BETH ANDERSON had a GREAT performance at the Unitarian Church where>she was unable to get performers for one piece, but went forward with her "vocables" based on hers and others poetry. Her pieces were If I Were a Poet, Yes Sir Ree, The People Rumble Louder, I Can't Stand it (fabulous) and Ocean Motion Mildew Mind. I would have liked to hear more from her, but I was grateful to receive a CD from her with many pieces on it that I do not have in my collection. BETH also had a new string piece performed at Bethany Church by a string quartet who were bent of surprizing BETH at her concert, but it didn't work logistically so BETH had to go perform with them, her text-sound at Bethany Church. Pleasure was the word of the day.

MARTIN ALEJANDO FUMAROLA curated a concert of LatinAmerican Electroacoustic Music at Trinity Church, including ADINA IZARRA (Venezuela) Vojm and FRANCESCA ANCAROLA (Chile) Arena.

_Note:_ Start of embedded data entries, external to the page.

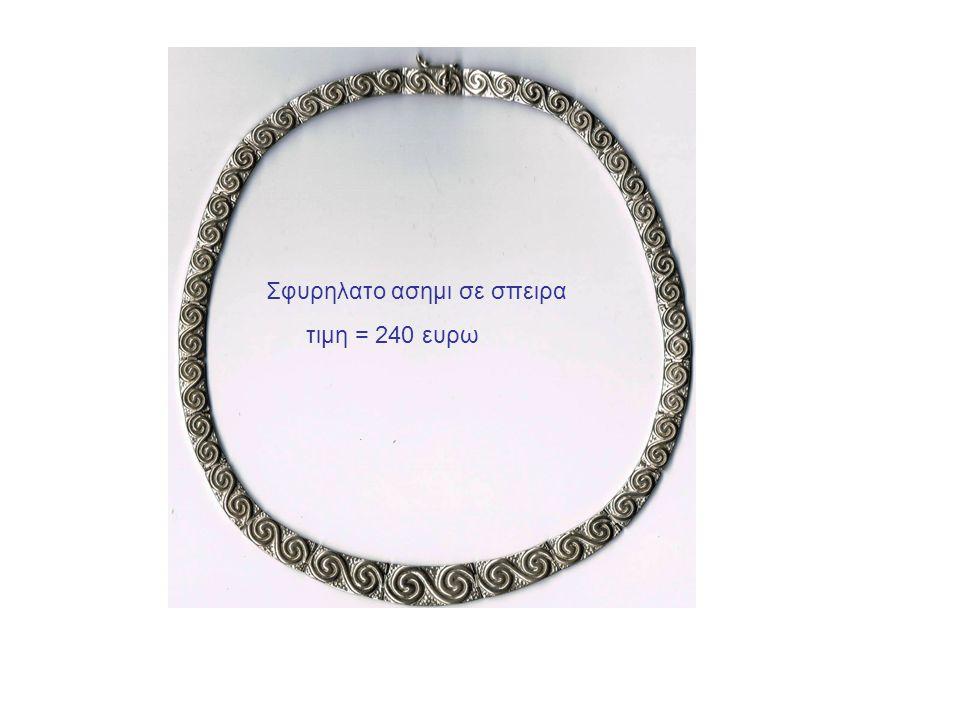Σφυρηλατο ασημι σε σπειρα τιμη = 240 ευρω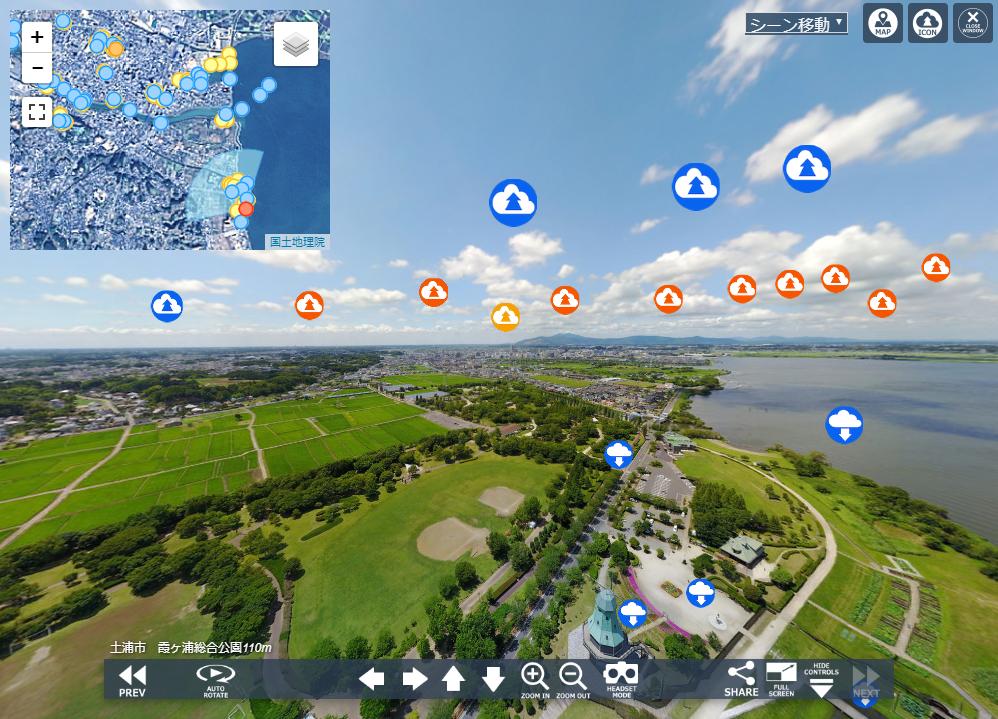 空中VRシーンイメージ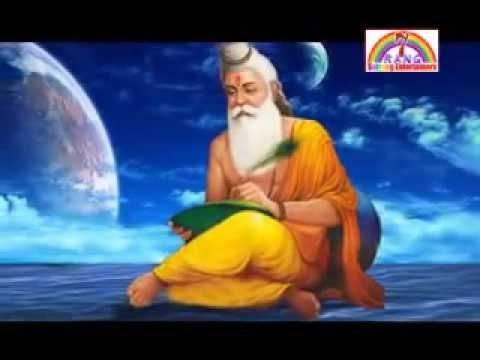 Aadivasi Mana Koli Raja Maharishi Walmiki Jayanti Song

During everything, CD's, tickets, T shirts and posters were being sold at a good rate to composers and non composers alike. People tended to hear a concert and then run to buy the CD.

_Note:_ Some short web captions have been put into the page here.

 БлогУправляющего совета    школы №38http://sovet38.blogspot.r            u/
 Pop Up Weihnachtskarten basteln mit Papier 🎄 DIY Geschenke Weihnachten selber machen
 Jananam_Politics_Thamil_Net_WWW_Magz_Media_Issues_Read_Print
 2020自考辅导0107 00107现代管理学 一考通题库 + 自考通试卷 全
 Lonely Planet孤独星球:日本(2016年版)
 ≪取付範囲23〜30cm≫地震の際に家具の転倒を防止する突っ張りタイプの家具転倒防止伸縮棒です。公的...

NANCY BLOOMER DEUSSEN was at 1:30 PM on Sunday at Bethany with herself on piano and HEATHER HILTSLEY on violin. Her first piece Julia's Song won The Burton Award for 2000. Her second piece was Jubilate also with HEATHER on violin.

ELODIE LAUTEN'S piece Tronic Involutions (complete) was performed at Trinity Church. This church is one that I never even got to peek in the door at.

MATTHEW FIELD'S composition Rooster's Court Ball was played by JACKIE MARTELLE on flute.

MARTHA MOOKE had her own concert at the Unitarian Church using electronic viola. Not only was the music lovely, but her physical performance and fabulous viola were a sight to see. Look for her in your music store. In fact, look in your music store for all of these stars.

EVE BEGLARIAN although playing in near darkness with a voice mic mix that couldn't be heard above the recorded sound track still has the music coming across on video, especially as she danced and moved her arms and body in a marvoulous way around the stage and her instruments. MARGARET LANCASTER lent her flute playing and PHIL KLINE his voice plus ELEANOR SANDRESKY doing something I forgot (but I remember seeing her) for Songs from the Bilitis Project. EVE performed solo on Songs from the Book of Days including "movies" from various artists behind her on a screen. This really was a hit with the audience, even when the computer was being cranky. All in all a great performance.

NURIT TILLES performed her piece, The Kitchen Table her hommage to ragtime composer Donald Ashwander. She also played her first ever composition, Raw Silk. She performed Maurice Ravel's Menuet sur le nom de Haydn; Alexandre Tansman's Hommage a Ravel, Arthur Honegger's Hommage a Ravel; Tom Pierson's Piano Sonata; Paul Paccione's Stations - To Morton Feldman and Charles Ives, Three movements from Sonata No. 1.

ELEANOR SANDRESKY had her own seperate concert at the Unitarian Church. I did not see this performance, A Sleepers Notebook for choreographic piano, but wish I had. Choreographic Piano? This must be something to see!

As time goes on and I get sound CD's of these concerts I will play them on THE LATEST SCORE on WOMR FM in Provincetown.